• _Exercise prompt_
Turn the lines below into a JSON list of strings, one string per line, leaving out blank lines and the lines that stand in for pictures.

═════ Dataset records ═════

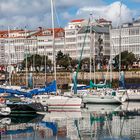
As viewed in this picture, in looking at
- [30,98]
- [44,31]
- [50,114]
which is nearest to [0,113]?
[50,114]

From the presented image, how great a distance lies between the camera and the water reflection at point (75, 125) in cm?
3284

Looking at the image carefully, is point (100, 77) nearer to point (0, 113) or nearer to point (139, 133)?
point (0, 113)

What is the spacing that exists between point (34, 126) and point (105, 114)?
1085 centimetres

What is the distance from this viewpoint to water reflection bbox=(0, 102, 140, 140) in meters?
32.8

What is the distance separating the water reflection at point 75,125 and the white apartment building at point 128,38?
76.7 metres

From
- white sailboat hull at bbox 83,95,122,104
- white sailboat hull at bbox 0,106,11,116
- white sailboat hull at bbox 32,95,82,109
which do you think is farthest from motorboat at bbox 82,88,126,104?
white sailboat hull at bbox 0,106,11,116

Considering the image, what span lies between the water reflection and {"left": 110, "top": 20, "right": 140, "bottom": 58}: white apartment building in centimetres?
7667

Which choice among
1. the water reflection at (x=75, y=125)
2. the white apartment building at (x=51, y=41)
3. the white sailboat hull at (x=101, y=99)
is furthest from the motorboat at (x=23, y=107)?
the white apartment building at (x=51, y=41)

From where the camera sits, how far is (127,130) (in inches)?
1390

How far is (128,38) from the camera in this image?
129m

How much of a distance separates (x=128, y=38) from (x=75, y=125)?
300ft

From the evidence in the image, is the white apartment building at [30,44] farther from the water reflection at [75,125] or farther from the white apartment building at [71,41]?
the water reflection at [75,125]

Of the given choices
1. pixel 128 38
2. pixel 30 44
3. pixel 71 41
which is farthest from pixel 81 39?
pixel 30 44

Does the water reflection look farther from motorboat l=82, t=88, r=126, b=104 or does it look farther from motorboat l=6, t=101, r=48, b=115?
motorboat l=82, t=88, r=126, b=104
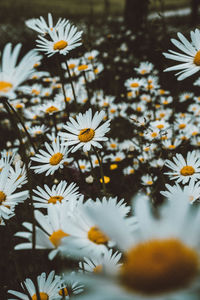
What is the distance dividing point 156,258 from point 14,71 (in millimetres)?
608

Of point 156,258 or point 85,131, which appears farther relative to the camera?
point 85,131

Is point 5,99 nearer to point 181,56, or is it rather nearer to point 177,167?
point 181,56

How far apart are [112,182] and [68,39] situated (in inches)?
45.7

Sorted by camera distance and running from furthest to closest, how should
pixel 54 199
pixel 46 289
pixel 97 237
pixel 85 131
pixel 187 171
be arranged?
pixel 187 171, pixel 85 131, pixel 54 199, pixel 46 289, pixel 97 237

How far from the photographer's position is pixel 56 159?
1601mm

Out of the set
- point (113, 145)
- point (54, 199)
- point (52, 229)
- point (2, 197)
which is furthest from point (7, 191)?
point (113, 145)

═════

• _The response_
[
  "As viewed in this picture, in looking at",
  "- [30,98]",
  "- [44,31]",
  "- [50,114]",
  "which is nearest to [0,113]?",
  "[50,114]",
  "From the presented image, how great a distance lies between the camera and the water reflection at point (75, 125) in cm?",
  "3284",
  "Looking at the image carefully, is point (100, 77) nearer to point (0, 113) or nearer to point (139, 133)?",
  "point (0, 113)",
  "What is the spacing that exists between point (34, 126) and point (105, 114)?",
  "1085 centimetres",
  "What is the distance from this viewpoint to water reflection bbox=(0, 102, 140, 140) in meters?",
  "32.8",
  "What is the distance separating the water reflection at point 75,125 and the white apartment building at point 128,38?",
  "76.7 metres",
  "From",
  "- white sailboat hull at bbox 83,95,122,104",
  "- white sailboat hull at bbox 0,106,11,116",
  "- white sailboat hull at bbox 32,95,82,109",
  "which do you think is farthest from motorboat at bbox 82,88,126,104?",
  "white sailboat hull at bbox 0,106,11,116",
  "Considering the image, what span lies between the water reflection and {\"left\": 110, \"top\": 20, \"right\": 140, \"bottom\": 58}: white apartment building in centimetres?",
  "7667",
  "Which choice among",
  "1. the water reflection at (x=75, y=125)",
  "2. the white apartment building at (x=51, y=41)",
  "3. the white sailboat hull at (x=101, y=99)",
  "is furthest from the motorboat at (x=23, y=107)?",
  "the white apartment building at (x=51, y=41)",
  "From where the camera sits, how far is (127,130) (in inches)?",
  "1390",
  "How far is (128,38) from the camera in this image?",
  "129m",
  "How much of a distance separates (x=128, y=38) from (x=75, y=125)?",
  "300ft",
  "From the evidence in the image, is the white apartment building at [30,44] farther from the water reflection at [75,125] or farther from the white apartment building at [71,41]?",
  "the water reflection at [75,125]",
  "Of the given choices",
  "1. pixel 128 38",
  "2. pixel 30 44",
  "3. pixel 71 41",
  "which is farthest from pixel 81 39?",
  "pixel 30 44",
  "Does the water reflection look farther from motorboat l=82, t=88, r=126, b=104 or does it look farther from motorboat l=6, t=101, r=48, b=115?",
  "motorboat l=82, t=88, r=126, b=104",
  "What is the distance dividing point 156,258 from point 14,71 (in millimetres)?",
  "608",
  "Of point 156,258 or point 85,131, which appears farther relative to the camera?",
  "point 85,131",
  "Is point 5,99 nearer to point 181,56, or is it rather nearer to point 177,167?",
  "point 181,56",
  "How far apart are [112,182] and [68,39] situated (in inches)?",
  "45.7",
  "Sorted by camera distance and running from furthest to closest, how should",
  "pixel 54 199",
  "pixel 46 289",
  "pixel 97 237",
  "pixel 85 131",
  "pixel 187 171",
  "be arranged?",
  "pixel 187 171, pixel 85 131, pixel 54 199, pixel 46 289, pixel 97 237",
  "How far from the photographer's position is pixel 56 159?",
  "1601mm",
  "Out of the set",
  "- point (113, 145)",
  "- point (54, 199)",
  "- point (52, 229)",
  "- point (2, 197)",
  "which is furthest from point (7, 191)?",
  "point (113, 145)"
]